## Start DATA ENTRIES
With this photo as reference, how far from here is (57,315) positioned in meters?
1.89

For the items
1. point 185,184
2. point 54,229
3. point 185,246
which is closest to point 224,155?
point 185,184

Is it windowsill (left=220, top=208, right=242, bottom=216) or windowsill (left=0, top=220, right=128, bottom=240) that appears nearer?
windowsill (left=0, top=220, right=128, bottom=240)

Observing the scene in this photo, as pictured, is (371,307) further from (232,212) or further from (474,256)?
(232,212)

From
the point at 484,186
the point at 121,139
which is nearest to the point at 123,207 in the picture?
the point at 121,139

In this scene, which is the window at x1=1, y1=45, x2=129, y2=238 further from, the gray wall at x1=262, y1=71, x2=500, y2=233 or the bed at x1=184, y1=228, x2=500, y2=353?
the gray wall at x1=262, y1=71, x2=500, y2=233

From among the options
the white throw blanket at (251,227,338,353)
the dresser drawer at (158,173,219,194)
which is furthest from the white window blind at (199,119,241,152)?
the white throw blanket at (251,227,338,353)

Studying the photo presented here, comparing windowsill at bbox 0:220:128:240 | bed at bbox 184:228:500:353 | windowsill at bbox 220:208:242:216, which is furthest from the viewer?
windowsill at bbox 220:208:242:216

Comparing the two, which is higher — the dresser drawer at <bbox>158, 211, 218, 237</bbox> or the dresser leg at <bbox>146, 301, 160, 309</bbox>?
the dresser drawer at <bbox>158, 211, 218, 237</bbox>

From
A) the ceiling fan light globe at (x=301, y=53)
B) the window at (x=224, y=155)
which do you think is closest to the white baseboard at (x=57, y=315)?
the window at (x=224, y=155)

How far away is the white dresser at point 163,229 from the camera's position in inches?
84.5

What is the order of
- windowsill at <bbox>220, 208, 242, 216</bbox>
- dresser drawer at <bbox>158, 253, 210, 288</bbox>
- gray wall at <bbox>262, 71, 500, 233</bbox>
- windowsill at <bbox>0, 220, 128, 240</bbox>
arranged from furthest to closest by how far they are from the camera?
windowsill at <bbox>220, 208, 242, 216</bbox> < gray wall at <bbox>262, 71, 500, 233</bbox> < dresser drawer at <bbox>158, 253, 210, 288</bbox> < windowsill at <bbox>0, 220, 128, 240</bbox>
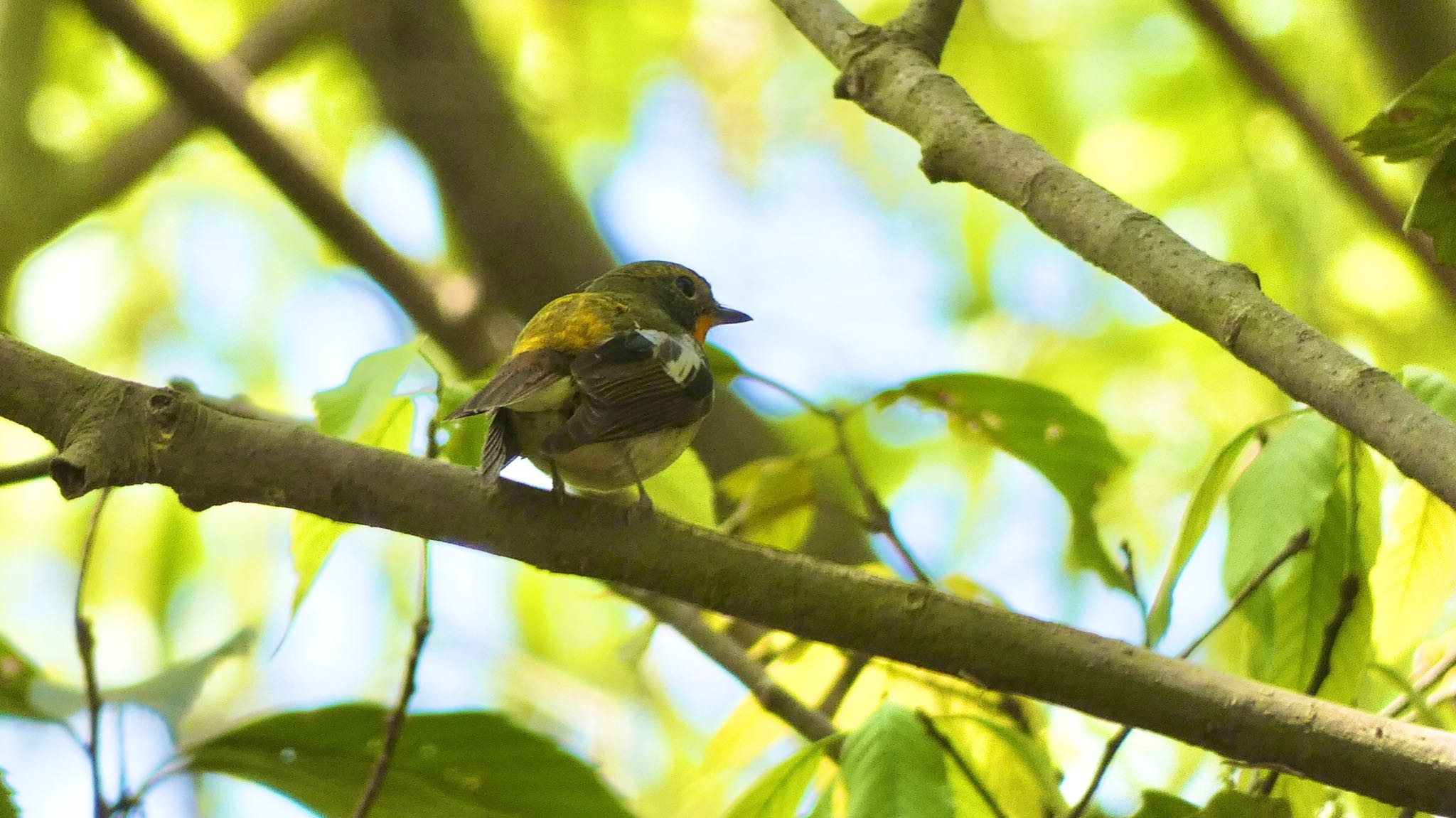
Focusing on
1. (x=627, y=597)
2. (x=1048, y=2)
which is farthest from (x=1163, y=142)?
(x=627, y=597)

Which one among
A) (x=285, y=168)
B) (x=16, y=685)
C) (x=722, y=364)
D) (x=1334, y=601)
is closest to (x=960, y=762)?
(x=1334, y=601)

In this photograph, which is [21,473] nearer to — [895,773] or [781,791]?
[781,791]

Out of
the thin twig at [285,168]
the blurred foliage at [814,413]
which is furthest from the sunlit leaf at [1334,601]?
the thin twig at [285,168]

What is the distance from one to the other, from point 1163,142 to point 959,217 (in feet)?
2.79

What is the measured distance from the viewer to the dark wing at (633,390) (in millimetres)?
2064

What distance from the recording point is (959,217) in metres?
5.19

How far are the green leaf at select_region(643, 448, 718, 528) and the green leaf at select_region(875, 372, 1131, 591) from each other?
16.5 inches

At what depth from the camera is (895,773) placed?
163cm

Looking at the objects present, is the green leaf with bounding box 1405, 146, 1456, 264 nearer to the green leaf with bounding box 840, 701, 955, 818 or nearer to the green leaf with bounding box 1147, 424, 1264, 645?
the green leaf with bounding box 1147, 424, 1264, 645

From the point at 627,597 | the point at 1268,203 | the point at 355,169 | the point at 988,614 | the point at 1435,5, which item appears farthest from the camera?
the point at 355,169

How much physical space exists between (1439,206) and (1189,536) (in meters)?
0.60

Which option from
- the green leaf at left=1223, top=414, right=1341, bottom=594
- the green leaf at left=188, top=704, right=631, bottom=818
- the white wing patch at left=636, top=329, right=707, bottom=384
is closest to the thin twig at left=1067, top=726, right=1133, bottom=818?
the green leaf at left=1223, top=414, right=1341, bottom=594

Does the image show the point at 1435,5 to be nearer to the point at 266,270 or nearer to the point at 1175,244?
the point at 1175,244

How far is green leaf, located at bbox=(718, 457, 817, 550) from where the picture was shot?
252 cm
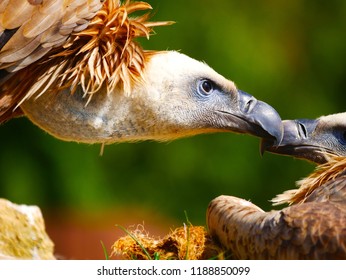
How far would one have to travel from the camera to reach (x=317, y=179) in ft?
9.09

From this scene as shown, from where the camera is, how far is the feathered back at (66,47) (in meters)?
2.63

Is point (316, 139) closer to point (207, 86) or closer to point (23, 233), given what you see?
point (207, 86)

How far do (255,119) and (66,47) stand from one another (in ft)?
2.30

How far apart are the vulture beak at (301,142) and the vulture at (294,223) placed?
0.34 ft

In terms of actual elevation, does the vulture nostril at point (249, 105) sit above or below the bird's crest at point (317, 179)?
above

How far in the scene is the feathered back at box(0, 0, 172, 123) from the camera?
2.63 m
## End DATA ENTRIES
▸ **GIVEN EXERCISE**
From the line containing "How far would" through the final line of the listing above, retype every line exactly; leave out everything else.

▸ **FINAL RESULT**
How far would one have to travel from the camera to reach (x=317, y=179) in ft?
9.09

From this scene as shown, from where the camera is, how far is the feathered back at (66,47) (in meters)?
2.63

Is point (316, 139) closer to point (207, 86) or closer to point (23, 233), given what you see?
point (207, 86)

How far do (255,119) and (66,47) stand from one another (in ft)?
2.30

How far apart are the vulture beak at (301,142) and the vulture at (294,223) placed?
0.34 ft

In terms of actual elevation, does the vulture nostril at point (249, 105) sit above or below the bird's crest at point (317, 179)?
above

How far in the scene is the feathered back at box(0, 0, 172, 123) from the camera?
2.63 m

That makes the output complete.